### WORK ORDER
Reproduce this listing from its first line through the line with "scientific name: Neogale frenata", inclusive, leaving out all that follows.

◆ ◆ ◆ ◆ ◆ ◆ ◆

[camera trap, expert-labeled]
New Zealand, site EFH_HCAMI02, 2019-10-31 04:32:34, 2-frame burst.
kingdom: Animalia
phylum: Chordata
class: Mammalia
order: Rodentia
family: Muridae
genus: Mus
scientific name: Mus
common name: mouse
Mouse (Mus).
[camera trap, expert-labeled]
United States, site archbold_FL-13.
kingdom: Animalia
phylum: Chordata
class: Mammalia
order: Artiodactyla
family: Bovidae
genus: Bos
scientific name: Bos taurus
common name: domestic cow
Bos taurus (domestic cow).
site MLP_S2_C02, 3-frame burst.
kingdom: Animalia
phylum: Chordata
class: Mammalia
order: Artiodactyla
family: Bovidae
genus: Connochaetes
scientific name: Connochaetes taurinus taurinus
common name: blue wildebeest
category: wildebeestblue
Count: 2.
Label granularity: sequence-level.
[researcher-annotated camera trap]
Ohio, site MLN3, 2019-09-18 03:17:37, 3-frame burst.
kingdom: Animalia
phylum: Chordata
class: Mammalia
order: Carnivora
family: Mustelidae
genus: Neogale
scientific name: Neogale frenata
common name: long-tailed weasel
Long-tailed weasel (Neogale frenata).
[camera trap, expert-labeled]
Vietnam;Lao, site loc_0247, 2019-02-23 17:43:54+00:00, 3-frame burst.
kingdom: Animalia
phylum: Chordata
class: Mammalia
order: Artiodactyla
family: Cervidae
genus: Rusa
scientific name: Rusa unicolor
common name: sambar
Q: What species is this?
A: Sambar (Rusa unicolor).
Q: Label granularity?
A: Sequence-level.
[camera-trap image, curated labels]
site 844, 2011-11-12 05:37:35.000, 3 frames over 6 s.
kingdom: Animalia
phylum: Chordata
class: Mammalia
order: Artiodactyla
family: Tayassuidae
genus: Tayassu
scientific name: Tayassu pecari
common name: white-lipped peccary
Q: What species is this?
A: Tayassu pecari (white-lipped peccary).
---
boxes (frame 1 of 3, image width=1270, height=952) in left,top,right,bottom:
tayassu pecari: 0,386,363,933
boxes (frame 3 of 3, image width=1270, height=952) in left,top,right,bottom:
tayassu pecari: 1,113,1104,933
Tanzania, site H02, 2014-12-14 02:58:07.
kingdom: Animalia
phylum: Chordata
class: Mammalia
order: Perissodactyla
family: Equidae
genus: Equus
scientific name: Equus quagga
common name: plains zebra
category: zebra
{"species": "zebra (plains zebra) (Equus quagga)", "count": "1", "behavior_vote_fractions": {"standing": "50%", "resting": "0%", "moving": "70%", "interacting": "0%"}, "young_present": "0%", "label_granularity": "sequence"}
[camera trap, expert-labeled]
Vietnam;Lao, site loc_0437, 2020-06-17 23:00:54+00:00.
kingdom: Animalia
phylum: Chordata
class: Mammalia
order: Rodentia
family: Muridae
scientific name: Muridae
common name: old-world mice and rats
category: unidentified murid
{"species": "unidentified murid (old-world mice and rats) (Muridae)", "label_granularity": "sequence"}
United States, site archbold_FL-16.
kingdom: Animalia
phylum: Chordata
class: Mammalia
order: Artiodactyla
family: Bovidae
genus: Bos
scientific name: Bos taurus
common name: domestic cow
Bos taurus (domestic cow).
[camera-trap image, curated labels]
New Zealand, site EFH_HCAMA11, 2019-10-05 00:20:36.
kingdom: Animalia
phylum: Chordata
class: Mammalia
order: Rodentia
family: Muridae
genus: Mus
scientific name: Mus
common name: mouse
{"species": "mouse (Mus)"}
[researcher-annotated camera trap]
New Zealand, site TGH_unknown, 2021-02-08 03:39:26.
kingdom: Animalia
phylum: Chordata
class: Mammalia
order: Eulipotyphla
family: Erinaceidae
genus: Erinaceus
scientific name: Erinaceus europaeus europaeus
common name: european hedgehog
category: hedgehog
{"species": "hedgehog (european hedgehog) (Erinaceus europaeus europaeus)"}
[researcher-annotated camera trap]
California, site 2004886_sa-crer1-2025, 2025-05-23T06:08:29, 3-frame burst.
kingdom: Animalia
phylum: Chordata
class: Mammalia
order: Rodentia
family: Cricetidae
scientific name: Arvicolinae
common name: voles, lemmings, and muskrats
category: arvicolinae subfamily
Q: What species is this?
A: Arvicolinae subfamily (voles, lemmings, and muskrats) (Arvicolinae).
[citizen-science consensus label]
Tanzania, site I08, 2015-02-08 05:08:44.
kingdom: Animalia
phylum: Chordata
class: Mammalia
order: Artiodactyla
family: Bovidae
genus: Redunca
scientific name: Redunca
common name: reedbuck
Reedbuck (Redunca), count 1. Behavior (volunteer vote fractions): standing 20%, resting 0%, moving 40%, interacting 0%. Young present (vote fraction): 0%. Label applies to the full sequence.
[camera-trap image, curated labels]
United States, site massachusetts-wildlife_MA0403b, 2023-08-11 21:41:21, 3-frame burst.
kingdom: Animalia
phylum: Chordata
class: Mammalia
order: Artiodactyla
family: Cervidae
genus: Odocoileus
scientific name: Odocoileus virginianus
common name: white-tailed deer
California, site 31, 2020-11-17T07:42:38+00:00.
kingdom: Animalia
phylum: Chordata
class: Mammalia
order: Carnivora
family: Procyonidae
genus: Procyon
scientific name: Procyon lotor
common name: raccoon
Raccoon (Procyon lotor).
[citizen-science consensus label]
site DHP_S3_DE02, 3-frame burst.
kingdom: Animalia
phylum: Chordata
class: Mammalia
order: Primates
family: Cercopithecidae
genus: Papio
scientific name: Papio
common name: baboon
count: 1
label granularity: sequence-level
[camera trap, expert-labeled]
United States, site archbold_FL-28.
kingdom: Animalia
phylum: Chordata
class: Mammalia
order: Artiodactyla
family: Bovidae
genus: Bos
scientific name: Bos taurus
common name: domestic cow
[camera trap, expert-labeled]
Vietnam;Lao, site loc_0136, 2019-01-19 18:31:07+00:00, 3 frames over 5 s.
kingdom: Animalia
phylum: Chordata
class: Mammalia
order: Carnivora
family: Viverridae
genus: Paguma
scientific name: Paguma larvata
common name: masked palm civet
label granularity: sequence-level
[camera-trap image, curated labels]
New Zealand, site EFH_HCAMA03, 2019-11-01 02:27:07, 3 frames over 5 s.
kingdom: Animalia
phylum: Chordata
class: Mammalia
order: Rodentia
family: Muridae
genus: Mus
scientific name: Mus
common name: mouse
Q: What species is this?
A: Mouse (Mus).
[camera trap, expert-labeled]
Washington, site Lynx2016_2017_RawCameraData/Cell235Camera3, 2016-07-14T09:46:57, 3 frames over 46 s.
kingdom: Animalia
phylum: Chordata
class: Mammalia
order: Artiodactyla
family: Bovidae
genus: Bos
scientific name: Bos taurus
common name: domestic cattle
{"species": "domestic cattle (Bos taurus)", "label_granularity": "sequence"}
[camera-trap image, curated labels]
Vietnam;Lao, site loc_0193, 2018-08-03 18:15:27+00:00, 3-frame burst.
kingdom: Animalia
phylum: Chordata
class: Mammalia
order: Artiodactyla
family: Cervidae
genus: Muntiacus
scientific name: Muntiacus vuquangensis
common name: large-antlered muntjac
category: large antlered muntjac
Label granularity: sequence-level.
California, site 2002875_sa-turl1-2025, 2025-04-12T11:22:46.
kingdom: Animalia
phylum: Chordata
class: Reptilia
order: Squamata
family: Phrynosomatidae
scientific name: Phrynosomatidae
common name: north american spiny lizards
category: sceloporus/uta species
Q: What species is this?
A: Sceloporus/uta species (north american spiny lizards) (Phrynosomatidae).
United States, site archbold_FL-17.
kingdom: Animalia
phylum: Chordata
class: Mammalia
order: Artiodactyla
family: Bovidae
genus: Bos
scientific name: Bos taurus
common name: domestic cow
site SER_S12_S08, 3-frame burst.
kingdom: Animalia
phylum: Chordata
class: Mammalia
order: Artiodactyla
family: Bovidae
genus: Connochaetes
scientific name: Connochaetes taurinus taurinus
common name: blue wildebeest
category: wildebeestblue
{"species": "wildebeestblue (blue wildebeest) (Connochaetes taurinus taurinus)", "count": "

◆ ◆ ◆ ◆ ◆ ◆ ◆

### TASK SOLUTION
[camera trap, expert-labeled]
New Zealand, site EFH_HCAMI02, 2019-10-31 04:32:34, 2-frame burst.
kingdom: Animalia
phylum: Chordata
class: Mammalia
order: Rodentia
family: Muridae
genus: Mus
scientific name: Mus
common name: mouse
Mouse (Mus).
[camera trap, expert-labeled]
United States, site archbold_FL-13.
kingdom: Animalia
phylum: Chordata
class: Mammalia
order: Artiodactyla
family: Bovidae
genus: Bos
scientific name: Bos taurus
common name: domestic cow
Bos taurus (domestic cow).
site MLP_S2_C02, 3-frame burst.
kingdom: Animalia
phylum: Chordata
class: Mammalia
order: Artiodactyla
family: Bovidae
genus: Connochaetes
scientific name: Connochaetes taurinus taurinus
common name: blue wildebeest
category: wildebeestblue
Count: 2.
Label granularity: sequence-level.
[researcher-annotated camera trap]
Ohio, site MLN3, 2019-09-18 03:17:37, 3-frame burst.
kingdom: Animalia
phylum: Chordata
class: Mammalia
order: Carnivora
family: Mustelidae
genus: Neogale
scientific name: Neogale frenata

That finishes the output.